**WORK INSTRUCTION:**
Only one span of the listing below is wanted: the lines from the one with "genus: Puma" through the one with "scientific name: Panthera pardus", reproduced exactly, both ends kept.

**INFORMATION GIVEN:**
•••

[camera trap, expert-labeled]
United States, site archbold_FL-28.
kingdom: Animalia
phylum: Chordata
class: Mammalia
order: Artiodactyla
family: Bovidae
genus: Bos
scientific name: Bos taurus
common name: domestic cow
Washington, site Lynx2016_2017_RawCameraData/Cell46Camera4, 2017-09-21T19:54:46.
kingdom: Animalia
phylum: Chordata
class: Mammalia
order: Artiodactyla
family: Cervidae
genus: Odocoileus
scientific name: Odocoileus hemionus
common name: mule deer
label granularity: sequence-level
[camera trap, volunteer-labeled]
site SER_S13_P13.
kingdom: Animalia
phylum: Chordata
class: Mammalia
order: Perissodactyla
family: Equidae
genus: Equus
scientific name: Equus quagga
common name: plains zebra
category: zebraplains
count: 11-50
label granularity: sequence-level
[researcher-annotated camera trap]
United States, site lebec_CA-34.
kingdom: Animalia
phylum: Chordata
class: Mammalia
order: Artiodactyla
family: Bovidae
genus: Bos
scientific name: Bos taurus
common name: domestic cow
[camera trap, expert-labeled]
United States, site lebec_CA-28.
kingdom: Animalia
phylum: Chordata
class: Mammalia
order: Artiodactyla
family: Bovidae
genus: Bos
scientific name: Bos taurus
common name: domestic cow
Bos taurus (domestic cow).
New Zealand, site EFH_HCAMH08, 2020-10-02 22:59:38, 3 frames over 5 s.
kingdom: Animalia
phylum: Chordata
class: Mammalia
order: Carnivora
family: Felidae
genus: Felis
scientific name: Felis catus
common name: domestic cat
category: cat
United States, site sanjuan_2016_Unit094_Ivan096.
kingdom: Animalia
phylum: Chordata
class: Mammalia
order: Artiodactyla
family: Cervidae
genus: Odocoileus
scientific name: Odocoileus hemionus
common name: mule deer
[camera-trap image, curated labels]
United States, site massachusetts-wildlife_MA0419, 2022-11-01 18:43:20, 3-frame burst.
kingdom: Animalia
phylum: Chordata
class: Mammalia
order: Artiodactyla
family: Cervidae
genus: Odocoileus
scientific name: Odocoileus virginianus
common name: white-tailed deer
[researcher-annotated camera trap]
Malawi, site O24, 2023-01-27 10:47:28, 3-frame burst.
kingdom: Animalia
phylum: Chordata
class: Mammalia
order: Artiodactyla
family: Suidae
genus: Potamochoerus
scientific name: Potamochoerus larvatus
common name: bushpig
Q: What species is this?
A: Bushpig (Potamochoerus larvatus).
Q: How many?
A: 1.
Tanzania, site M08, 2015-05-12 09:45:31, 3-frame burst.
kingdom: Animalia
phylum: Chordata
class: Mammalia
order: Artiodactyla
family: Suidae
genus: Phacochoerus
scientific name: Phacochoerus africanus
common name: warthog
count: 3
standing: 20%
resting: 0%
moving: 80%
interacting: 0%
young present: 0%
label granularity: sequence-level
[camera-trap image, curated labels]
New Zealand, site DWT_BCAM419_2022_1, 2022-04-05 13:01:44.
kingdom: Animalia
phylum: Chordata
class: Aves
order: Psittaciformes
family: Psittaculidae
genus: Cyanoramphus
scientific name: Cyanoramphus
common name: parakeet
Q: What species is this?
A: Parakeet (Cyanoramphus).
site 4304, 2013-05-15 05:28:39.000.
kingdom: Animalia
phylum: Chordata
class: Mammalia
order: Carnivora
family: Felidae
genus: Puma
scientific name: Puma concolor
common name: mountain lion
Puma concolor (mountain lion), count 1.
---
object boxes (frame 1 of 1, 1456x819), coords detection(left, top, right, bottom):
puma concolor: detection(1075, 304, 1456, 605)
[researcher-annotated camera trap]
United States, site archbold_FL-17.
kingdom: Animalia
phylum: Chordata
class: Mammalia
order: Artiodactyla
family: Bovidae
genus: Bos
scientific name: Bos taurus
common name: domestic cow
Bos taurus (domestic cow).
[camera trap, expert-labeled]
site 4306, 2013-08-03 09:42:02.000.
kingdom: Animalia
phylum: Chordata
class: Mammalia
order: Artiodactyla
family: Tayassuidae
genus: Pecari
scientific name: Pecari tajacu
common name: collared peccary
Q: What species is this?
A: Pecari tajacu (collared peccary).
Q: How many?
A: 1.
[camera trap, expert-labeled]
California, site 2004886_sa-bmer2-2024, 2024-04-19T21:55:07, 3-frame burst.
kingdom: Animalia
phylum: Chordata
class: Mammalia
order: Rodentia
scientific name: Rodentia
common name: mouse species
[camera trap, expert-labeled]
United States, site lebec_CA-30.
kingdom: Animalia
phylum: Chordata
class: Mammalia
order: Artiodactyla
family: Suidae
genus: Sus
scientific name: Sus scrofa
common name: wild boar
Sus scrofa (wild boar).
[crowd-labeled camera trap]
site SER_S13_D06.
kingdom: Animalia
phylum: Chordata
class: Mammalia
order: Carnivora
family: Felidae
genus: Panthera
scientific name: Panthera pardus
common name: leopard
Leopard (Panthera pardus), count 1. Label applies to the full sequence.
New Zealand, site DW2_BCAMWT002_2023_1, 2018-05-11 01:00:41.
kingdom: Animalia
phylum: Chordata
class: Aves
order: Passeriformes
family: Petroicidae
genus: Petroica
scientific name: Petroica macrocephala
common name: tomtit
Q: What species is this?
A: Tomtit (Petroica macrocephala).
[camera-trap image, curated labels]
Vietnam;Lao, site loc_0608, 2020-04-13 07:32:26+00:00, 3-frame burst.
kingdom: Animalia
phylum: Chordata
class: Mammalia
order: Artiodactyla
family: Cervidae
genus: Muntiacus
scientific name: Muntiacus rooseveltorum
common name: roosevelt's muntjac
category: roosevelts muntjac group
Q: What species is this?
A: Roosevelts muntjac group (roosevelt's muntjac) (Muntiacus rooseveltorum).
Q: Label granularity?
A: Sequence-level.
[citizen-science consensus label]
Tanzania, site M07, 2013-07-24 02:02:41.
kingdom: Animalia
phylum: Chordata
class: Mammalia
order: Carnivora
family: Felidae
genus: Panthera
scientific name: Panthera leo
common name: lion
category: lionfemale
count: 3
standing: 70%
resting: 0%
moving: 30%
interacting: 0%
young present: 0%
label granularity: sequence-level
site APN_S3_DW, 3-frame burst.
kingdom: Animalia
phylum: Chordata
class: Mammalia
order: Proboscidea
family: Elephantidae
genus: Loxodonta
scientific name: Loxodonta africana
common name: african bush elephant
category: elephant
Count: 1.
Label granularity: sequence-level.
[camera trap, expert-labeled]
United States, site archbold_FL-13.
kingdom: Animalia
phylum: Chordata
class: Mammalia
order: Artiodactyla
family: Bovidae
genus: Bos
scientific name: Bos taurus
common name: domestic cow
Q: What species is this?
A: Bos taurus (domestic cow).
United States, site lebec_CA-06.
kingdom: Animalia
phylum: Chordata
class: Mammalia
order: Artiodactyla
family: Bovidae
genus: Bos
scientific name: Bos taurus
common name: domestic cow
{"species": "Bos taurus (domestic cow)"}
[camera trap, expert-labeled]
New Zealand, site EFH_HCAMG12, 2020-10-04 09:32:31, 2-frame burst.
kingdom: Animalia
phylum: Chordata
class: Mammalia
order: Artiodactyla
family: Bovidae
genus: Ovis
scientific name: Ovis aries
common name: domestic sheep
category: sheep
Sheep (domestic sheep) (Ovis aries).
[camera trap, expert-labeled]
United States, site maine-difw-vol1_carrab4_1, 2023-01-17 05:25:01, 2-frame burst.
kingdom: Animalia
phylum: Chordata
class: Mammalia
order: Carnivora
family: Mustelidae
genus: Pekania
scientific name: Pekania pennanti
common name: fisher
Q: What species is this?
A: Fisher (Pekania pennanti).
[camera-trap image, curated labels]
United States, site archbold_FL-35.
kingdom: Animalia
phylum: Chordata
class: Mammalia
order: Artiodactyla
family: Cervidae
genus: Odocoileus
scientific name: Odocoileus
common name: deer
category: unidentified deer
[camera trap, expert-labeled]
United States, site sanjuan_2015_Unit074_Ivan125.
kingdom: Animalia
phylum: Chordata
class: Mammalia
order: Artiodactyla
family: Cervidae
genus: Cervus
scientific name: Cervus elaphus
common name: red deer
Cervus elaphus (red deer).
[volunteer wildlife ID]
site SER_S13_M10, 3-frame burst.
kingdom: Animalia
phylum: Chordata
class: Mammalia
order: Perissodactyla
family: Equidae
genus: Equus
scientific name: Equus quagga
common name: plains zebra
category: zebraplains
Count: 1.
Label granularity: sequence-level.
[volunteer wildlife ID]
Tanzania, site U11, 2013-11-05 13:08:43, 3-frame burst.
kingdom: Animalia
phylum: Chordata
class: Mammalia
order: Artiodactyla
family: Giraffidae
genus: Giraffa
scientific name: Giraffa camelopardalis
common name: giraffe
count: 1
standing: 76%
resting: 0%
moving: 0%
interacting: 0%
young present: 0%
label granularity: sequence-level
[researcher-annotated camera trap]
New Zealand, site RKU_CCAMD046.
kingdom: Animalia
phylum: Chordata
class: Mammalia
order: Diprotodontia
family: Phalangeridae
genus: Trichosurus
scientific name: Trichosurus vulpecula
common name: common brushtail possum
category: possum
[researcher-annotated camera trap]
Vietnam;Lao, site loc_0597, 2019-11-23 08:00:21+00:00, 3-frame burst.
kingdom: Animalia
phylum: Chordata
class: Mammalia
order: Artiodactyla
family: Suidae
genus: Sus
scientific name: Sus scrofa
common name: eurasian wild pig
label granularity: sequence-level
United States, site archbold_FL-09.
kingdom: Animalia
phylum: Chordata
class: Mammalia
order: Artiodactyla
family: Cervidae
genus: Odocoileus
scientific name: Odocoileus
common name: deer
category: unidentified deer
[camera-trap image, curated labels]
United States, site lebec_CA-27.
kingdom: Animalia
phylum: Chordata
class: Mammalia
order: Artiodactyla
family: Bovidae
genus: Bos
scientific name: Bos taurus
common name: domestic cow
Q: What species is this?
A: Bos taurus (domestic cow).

•••

**SOLUTION:**
genus: Puma
scientific name: Puma concolor
common name: mountain lion
Puma concolor (mountain lion), count 1.
---
object boxes (frame 1 of 1, 1456x819), coords detection(left, top, right, bottom):
puma concolor: detection(1075, 304, 1456, 605)
[researcher-annotated camera trap]
United States, site archbold_FL-17.
kingdom: Animalia
phylum: Chordata
class: Mammalia
order: Artiodactyla
family: Bovidae
genus: Bos
scientific name: Bos taurus
common name: domestic cow
Bos taurus (domestic cow).
[camera trap, expert-labeled]
site 4306, 2013-08-03 09:42:02.000.
kingdom: Animalia
phylum: Chordata
class: Mammalia
order: Artiodactyla
family: Tayassuidae
genus: Pecari
scientific name: Pecari tajacu
common name: collared peccary
Q: What species is this?
A: Pecari tajacu (collared peccary).
Q: How many?
A: 1.
[camera trap, expert-labeled]
California, site 2004886_sa-bmer2-2024, 2024-04-19T21:55:07, 3-frame burst.
kingdom: Animalia
phylum: Chordata
class: Mammalia
order: Rodentia
scientific name: Rodentia
common name: mouse species
[camera trap, expert-labeled]
United States, site lebec_CA-30.
kingdom: Animalia
phylum: Chordata
class: Mammalia
order: Artiodactyla
family: Suidae
genus: Sus
scientific name: Sus scrofa
common name: wild boar
Sus scrofa (wild boar).
[crowd-labeled camera trap]
site SER_S13_D06.
kingdom: Animalia
phylum: Chordata
class: Mammalia
order: Carnivora
family: Felidae
genus: Panthera
scientific name: Panthera pardus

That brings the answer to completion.